= CONSIGNE =
Recopiez intégralement, sans rien y changer, le texte sur l'évolution juridique d'une association.

+++ EXTRAIT DU DOCUMENT

Evolution juridique d’une association



Confrontées à un environnement en perpétuelle évolution, mais aussi à des impératifs économiques qu’elles ne peuvent ignorer, de nombreuses associations sont amenées à évoluer et ainsi modifier leur structure juridique. Encadrée par un environnement légal strict, il est nécessaire de connaître les besoins et les buts de l’association pour définir la structure la plus adaptée à celle-ci.
Quelles sont les possibilités offertes par le législateur ?



I. TRANSFORMATION D’UNE ASSOCIATION


1) Transformation en GIE

a) Avantages
Le Groupement d’Intérêts Economiques a pour but de faciliter ou de développer l’activité économique de ses membres, d’améliorer ou d’accroître les résultats de cette activité. Il n’est pas en tant que tel amené à réaliser des bénéfices. Il repose donc sur une coopération de ses membres, notamment par la mise en commun de leurs compétences ou de leurs moyens (matériels, humains, financiers…).
Le code de commerce dispose que toute association dont l’objet correspond à la définition du GIE peut être transformée sans qu’il y ait lieu à dissolution ou à la création d’une nouvelle personne morale.

++++++
+++ DONNÉES FOURNIES

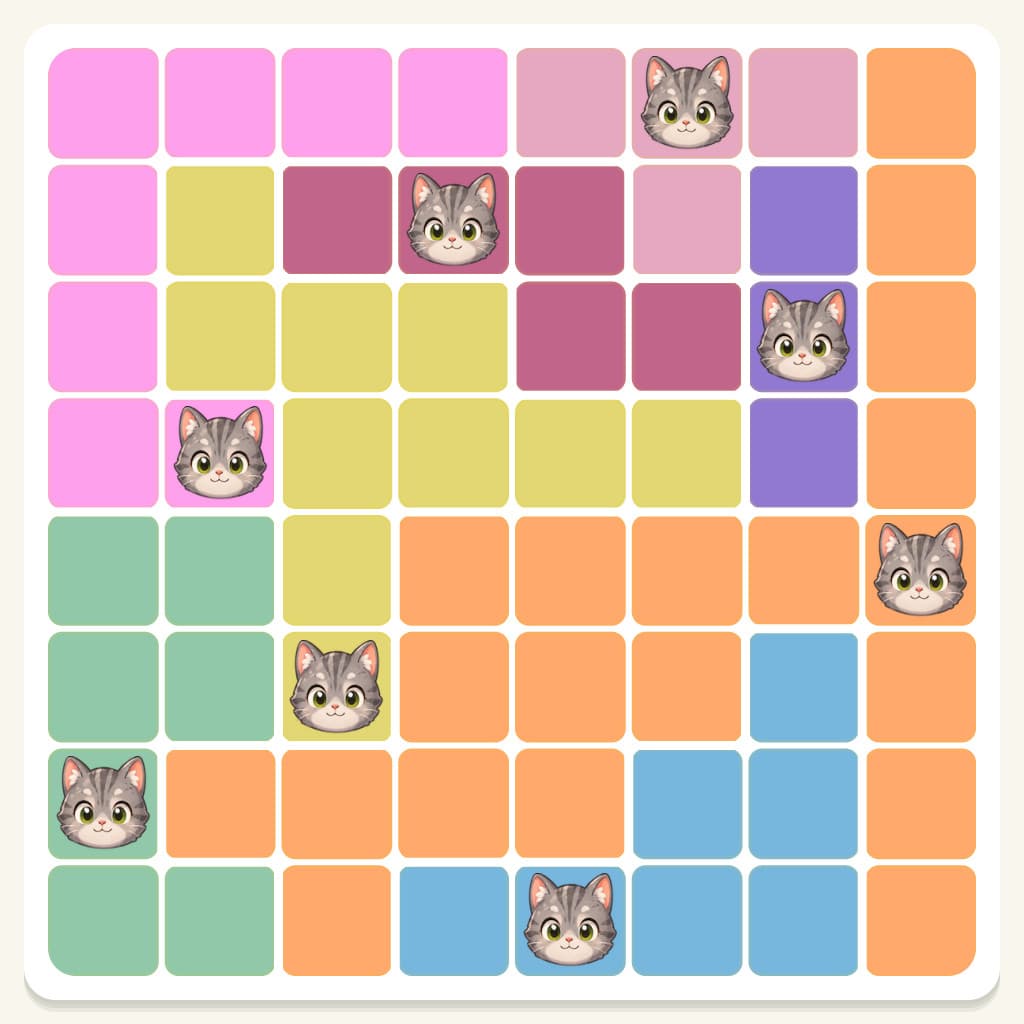Meowdoku Level 982 Answer, Cheat & Solution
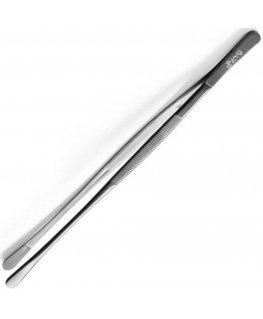 Bar Up Kitchen tweezers with round tips, coated, 305 mm - black
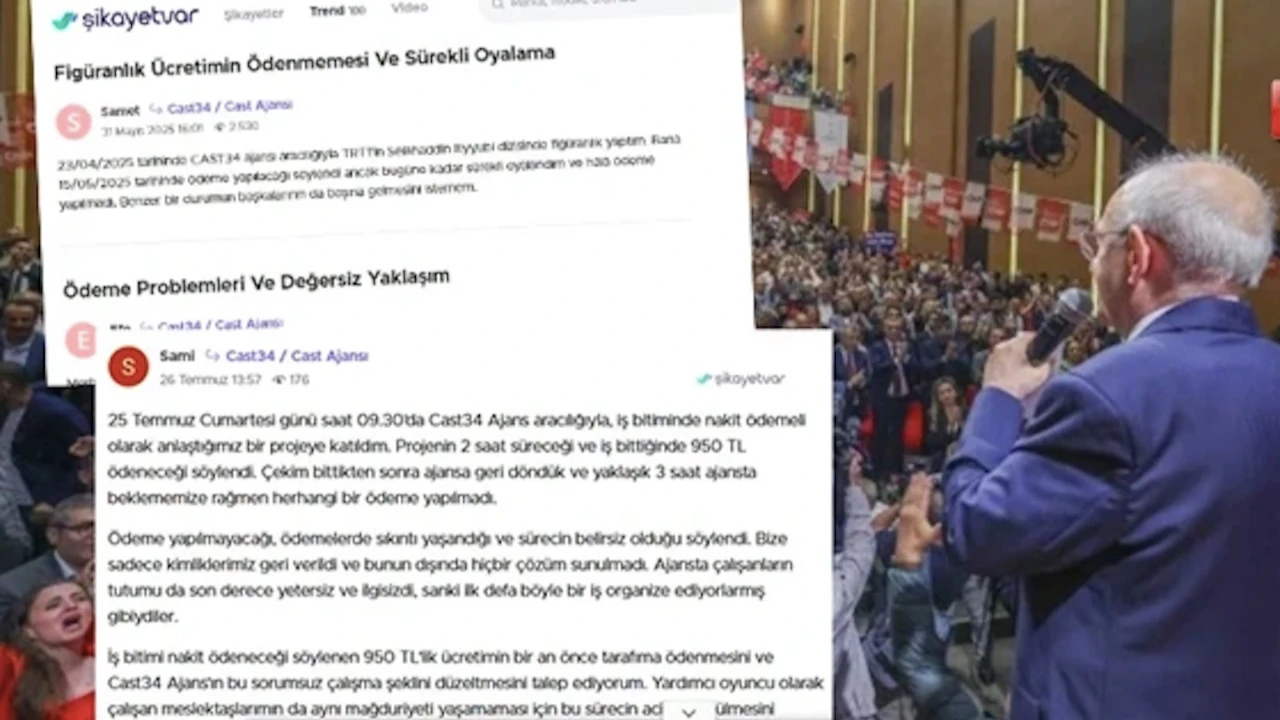 CHP'deki figüran krizinde yeni gelişme: Şikâyet paylaşımı ortaya çıktı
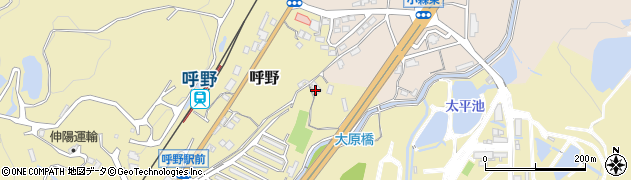 福岡県北九州市小倉南区呼野1131周辺の地図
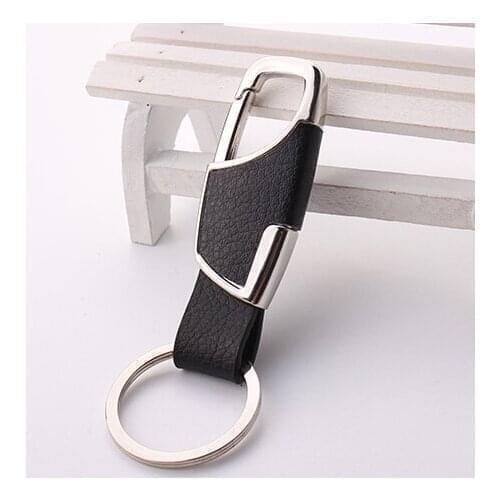 Car-Styling Metal Key Ring Cowhide KeyChain For Volvo S60 S80 S40 XC60 XC90 V40 V60 C30 XC70 V70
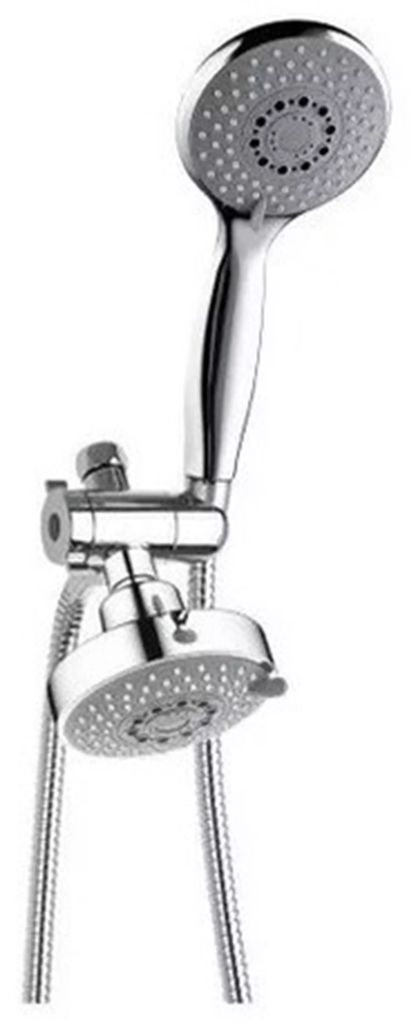 REGADERA DE TELEFONO C/ 3 FUNCIONES ABS ECOLOGICA (CROMO), DICA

++++++

= RÉPONSE RÉDIGÉE =
Evolution juridique d’une association



Confrontées à un environnement en perpétuelle évolution, mais aussi à des impératifs économiques qu’elles ne peuvent ignorer, de nombreuses associations sont amenées à évoluer et ainsi modifier leur structure juridique. Encadrée par un environnement légal strict, il est nécessaire de connaître les besoins et les buts de l’association pour définir la structure la plus adaptée à celle-ci.
Quelles sont les possibilités offertes par le législateur ?



I. TRANSFORMATION D’UNE ASSOCIATION


1) Transformation en GIE

a) Avantages
Le Groupement d’Intérêts Economiques a pour but de faciliter ou de développer l’activité économique de ses membres, d’améliorer ou d’accroître les résultats de cette activité. Il n’est pas en tant que tel amené à réaliser des bénéfices. Il repose donc sur une coopération de ses membres, notamment par la mise en commun de leurs compétences ou de leurs moyens (matériels, humains, financiers…).
Le code de commerce dispose que toute association dont l’objet correspond à la définition du GIE peut être transformée sans qu’il y ait lieu à dissolution ou à la création d’une nouvelle personne morale.